The builder stage is essentially a cache. In both cases, it is a golang program that is compiled only once and the main stage can be built quicker, assuming that the compiled output in the builder stage hasn’t changed.

we can build a VMM from a Dockerfile

It’s possible to take a Dockerfile, parse it and apply all the relevant operations on a clean base operating system installation. The single stage build files are easy. Multi-stage builds can be a little more complex. Let’s consider what the process might look like.
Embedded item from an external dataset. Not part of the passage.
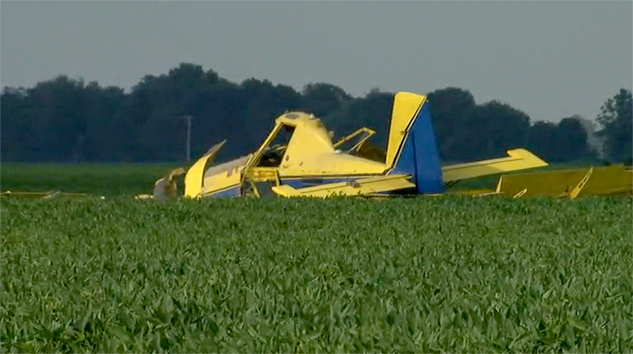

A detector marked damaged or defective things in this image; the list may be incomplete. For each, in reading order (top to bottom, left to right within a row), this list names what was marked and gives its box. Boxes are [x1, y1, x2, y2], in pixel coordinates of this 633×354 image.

crashed crop duster [148, 91, 552, 199]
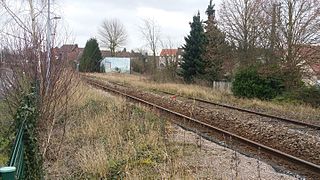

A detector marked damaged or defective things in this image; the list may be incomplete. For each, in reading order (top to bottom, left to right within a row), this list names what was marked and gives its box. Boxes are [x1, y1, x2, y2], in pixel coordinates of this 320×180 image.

There are two types of artifacts:

  • named stages serve as resource cache
  • the rootfs, the final build when all previous stages are built

There can be only one unnamed build stage in a Dockerfile and it will always be built last.

Named stages:

  • given a Dockerfile, parse it using the BuildKit dockerfile parser
  • find explicit stages delimited with the respective FROM commands
  • every build stage with FROM ... as ... can be built as a Docker image using the Moby client
    • for such build, remove the as ... part from the FROM command and save using a random image name
  • build named stages as Docker images, no need to have a container
    • for each stage
      • export the image to a tar file
      • search the layers for all resources required by COPY --from commands; the layers are just tar files embedded in the main tar file
    • extract matched resources to a temporary build directory
    • remove temporary image

Main build stage:

  • requires an existing implementation of the underlying OS, think: alpine:3.12 or alpine:3.13
    • this is the only part which has to be built by hand
  • execute relevant RUN commands in order, pay attention to ARG and ENV commands such that the RUN commands are expanded correctly
  • execute ADD / COPY commands, pay attention to the --from flag
  • in both cases, keep track of WORKDIR and USER changes such that added / copied resources are placed under correct paths and commands are executed as correct users in correct locations

why

By building the rootfs in this way, it is possible to infer additional information which is otherwise lost when copying the file system from a running container. For example:

  • correctly set up a local service to automatically start the application on VMM boot
  • start the application user the uid / gid defined in the Dockerfile
  • infer a shell from the SHELL command
  • extract otherwise missing metadata hiding in LABEL and EXPOSE commands

Sounds doable. Does it make sense? Good question. Is the Docker image the right medium to source the Firecracker VMM root file system from? It gets us the first 98% of the work done but the devil is in details. Dockerfile can get us all the way there.